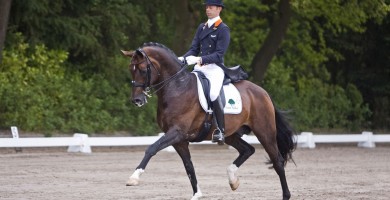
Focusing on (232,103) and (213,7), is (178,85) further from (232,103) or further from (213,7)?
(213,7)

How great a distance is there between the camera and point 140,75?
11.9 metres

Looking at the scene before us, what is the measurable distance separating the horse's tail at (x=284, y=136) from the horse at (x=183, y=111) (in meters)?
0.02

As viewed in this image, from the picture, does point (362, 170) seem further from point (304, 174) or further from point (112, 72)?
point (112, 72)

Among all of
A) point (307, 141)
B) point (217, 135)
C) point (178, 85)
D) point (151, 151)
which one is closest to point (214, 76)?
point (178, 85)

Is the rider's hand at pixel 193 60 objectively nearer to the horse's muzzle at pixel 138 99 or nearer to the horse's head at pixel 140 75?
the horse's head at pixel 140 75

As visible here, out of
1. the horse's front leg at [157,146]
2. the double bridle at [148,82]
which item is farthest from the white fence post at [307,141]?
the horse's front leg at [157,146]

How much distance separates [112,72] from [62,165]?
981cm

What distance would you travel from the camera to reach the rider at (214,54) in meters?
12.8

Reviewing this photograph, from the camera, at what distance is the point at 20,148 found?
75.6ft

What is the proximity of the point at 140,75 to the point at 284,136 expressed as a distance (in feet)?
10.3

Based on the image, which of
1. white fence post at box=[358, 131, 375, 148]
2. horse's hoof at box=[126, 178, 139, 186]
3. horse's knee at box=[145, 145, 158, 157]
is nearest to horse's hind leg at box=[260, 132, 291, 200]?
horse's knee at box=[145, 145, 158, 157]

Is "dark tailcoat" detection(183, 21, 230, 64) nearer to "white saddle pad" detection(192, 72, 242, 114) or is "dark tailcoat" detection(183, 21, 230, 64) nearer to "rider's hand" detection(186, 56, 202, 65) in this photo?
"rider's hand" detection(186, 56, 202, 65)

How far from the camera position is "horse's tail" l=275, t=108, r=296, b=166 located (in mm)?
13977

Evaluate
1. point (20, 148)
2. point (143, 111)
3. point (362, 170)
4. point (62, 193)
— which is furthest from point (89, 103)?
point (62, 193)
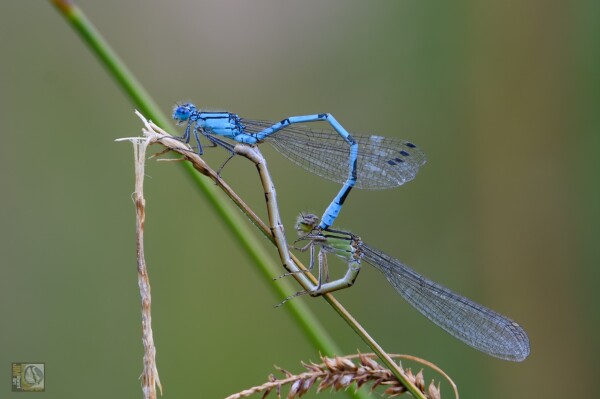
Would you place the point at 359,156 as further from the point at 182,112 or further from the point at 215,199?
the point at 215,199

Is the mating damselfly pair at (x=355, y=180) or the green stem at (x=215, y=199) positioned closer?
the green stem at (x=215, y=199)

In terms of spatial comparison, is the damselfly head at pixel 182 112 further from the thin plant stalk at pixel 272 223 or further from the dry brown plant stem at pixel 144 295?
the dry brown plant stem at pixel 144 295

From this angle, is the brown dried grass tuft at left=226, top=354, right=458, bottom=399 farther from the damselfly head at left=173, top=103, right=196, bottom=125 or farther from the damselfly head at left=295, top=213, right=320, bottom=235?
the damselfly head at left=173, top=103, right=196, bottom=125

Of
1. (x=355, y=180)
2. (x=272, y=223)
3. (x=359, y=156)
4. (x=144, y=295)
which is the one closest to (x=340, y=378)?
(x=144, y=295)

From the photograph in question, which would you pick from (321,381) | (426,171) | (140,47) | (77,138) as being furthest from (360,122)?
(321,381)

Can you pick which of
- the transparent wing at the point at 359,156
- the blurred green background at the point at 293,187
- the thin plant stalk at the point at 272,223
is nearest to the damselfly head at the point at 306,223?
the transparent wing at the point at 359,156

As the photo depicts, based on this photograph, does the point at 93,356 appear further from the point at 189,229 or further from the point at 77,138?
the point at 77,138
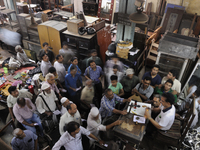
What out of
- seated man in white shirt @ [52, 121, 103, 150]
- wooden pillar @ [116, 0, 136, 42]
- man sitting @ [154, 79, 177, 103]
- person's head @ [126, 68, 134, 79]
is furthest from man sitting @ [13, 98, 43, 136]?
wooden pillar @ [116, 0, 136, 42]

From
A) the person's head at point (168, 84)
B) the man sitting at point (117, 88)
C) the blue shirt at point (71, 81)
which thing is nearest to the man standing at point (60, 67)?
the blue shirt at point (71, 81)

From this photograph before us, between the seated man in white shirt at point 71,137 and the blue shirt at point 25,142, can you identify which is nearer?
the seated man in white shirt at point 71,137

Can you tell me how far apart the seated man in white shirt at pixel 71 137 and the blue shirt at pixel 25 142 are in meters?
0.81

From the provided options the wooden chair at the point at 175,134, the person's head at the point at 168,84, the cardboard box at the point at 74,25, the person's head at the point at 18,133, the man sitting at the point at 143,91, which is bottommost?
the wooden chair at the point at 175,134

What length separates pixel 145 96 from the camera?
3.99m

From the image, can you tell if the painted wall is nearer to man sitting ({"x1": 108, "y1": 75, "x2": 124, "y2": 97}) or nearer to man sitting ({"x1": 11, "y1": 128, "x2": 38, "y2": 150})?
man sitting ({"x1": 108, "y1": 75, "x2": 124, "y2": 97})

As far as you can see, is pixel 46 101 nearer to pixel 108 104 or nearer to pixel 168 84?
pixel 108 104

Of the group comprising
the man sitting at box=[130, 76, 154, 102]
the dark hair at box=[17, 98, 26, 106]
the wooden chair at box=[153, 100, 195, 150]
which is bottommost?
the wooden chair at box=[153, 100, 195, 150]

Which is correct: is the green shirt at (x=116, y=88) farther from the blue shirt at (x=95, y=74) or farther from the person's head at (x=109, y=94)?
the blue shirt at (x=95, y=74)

□ □ □ □ □

§ Task brief: Reproduce the listing from its start through the line that contains "11.9 metres", swapping "camera" for "viewer" and keeping everything else the same. Leave the pictures out.

§ Output below:
Focusing on (232,103) and (213,7), is (178,85) further from (232,103) or further from (213,7)?
(213,7)

How great a distance is there between the viewer and point 140,75?
11.9 metres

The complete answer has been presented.